Nat wouldn't forgive me if I gave up now. She'd punch me in the ribs and tell me to stop moping, that the mission's not over. She believed in me—in all of us—even when we didn't. I can't waste that. Not her. Not the sacrifice.

I close my eyes and whisper under my breath, "You better be watching, Romanoff. Because if I screw this up, it's on you." My voice cracks halfway through, but I don't care.

Somewhere deeper in the compound, a metallic clang echoes — sharp and distinct. Tony. Probably throwing a wrench or dismantling another prototype in that manic way he does when grief's got its claws in him.

The sound pulls me back, forces me to breathe again. My reflection in the glass looks foreign — dark hair a mess, eyes hollowed, posture too still. I barely recognize the person staring back.

I push away from the window and turn toward the hallway. The rain outside grows heavier, drumming against the walls, syncing with the steady thud of my heartbeat. There's work to do. There's always work to do.

And even if the world feels colder without her, I'll keep fighting. For Nat. For all of them. For whatever's left of me.

The metallic echo rings again, sharper this time. Tony's voice follows, muffled but alive. The sound steadies me — a reminder that the fight isn't over yet.
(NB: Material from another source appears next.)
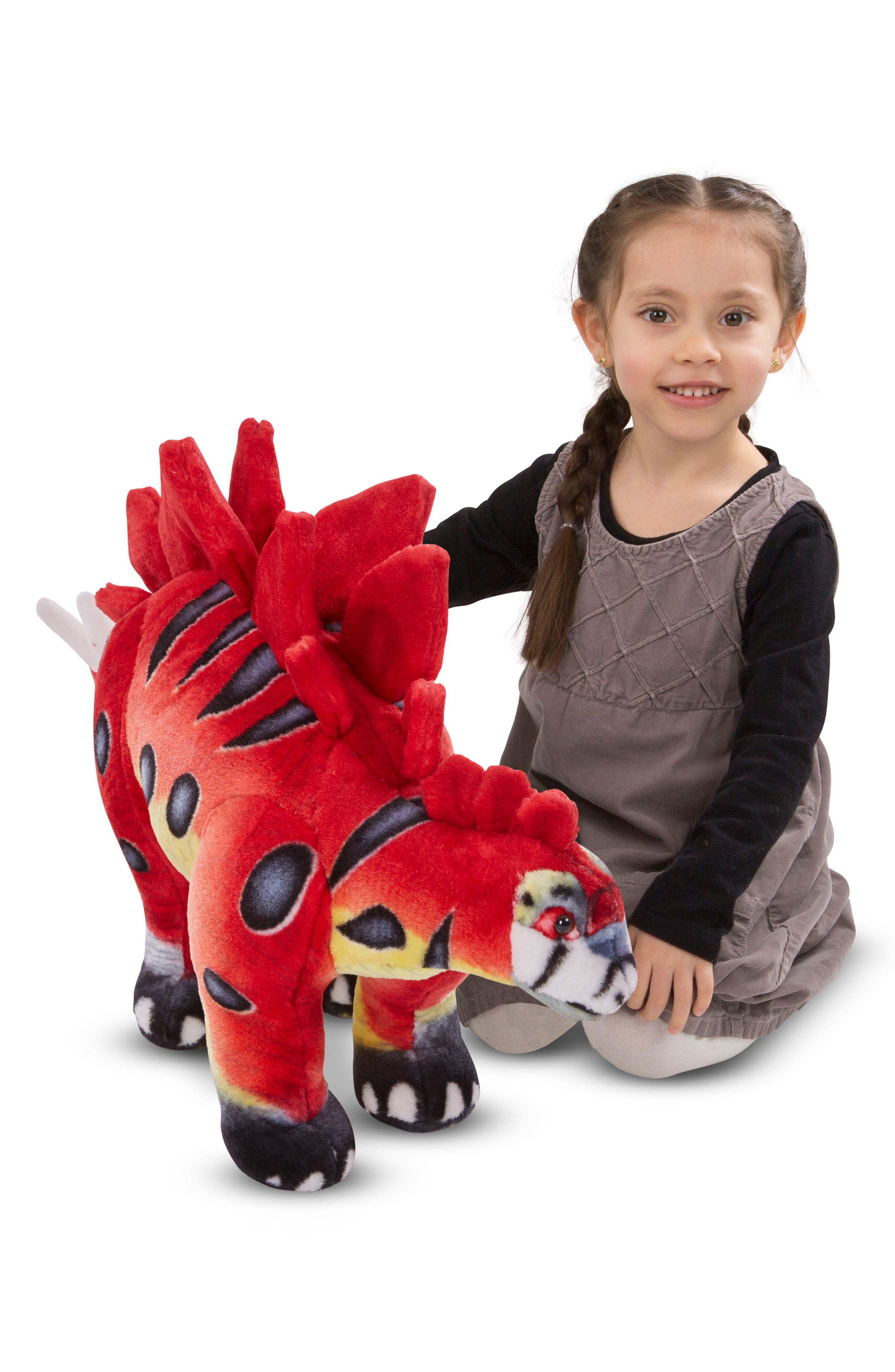 Giant Stegosaurus Plush,                             Alternate thumbnail 2, color,                             RED MULTI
✦•······················•✦•······················•✦

The lab hums like a living thing. Every screen glows, every machine breathes heat and tension. Sparks flicker off metal like fireflies. The air tastes like ozone — sharp and electric, heavy with the kind of silence that only happens when everyone knows they're building something that shouldn't exist.

Tony's at the center of it all. His hands move fast, precise, guided by instinct and grief. He doesn't look up once, eyes locked on the half-formed gauntlet spread open on the table like a mechanical heart. FRIDAY's voice hums softly through the speakers, crisp and calm: "Nanotech integration at eighty-seven percent, sir."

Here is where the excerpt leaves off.